This Week's Term: Context Engineering.
This Week's Term: Context Engineering - the practice of deliberately structuring, curating, and providing the right information to AI systems to maximize output quality, accuracy, and relevance.
While "prompt engineering" focuses on how you ask, context engineering focuses on what information you provide. Think of it as the difference between asking a good question versus giving someone the right background before they answer.
The business stakes are significant. Poor context leads to generic outputs, hallucinations, and wasted time iterating. Good context engineering means AI systems understand your domain, follow your standards, and produce usable outputs on the first try.

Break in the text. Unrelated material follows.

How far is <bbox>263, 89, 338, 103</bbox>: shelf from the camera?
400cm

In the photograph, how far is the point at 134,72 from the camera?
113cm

Consider a simple example: asking AI to draft a customer email. Without context, you get generic corporate speak. With context engineering - your brand voice, past successful emails, customer history, specific guidelines - you get something you can actually send.
This connects directly to several concepts we've covered in previous issues. Claude Skills (Issue #5) are essentially packaged context engineering - you define the context once, and it's automatically available when needed. The "Think Big" principle we're exploring this issue requires context engineering at scale: how do you give AI enough context to understand bold visions, not just optimize incremental improvements?
The emergence of tools specifically designed for context engineering signals its growing importance. ChatGPT and Claude Projects let you attach documents, conversation history, and custom instructions that persist across sessions. Their memory function serves similar purposes.
Context Engineering matters most in three scenarios:
Specialized Domains: When working in fields with specific terminology, standards, or approaches, context engineering is the difference between useful and useless outputs. Medical professionals need AI that understands their specialty's conventions. Engineers need systems that follow their team's architectural patterns.
Brand Consistency: Companies building AI-powered customer experiences need context that maintains voice, follows guidelines, and aligns with values across thousands of interactions. You can't manually review everything, so the context must be right from the start.
Complex Workflows: When AI handles multi-step processes, context engineering ensures continuity. The system remembers decisions made in step one when executing step five. Deliberate context engineering makes the experience coherent.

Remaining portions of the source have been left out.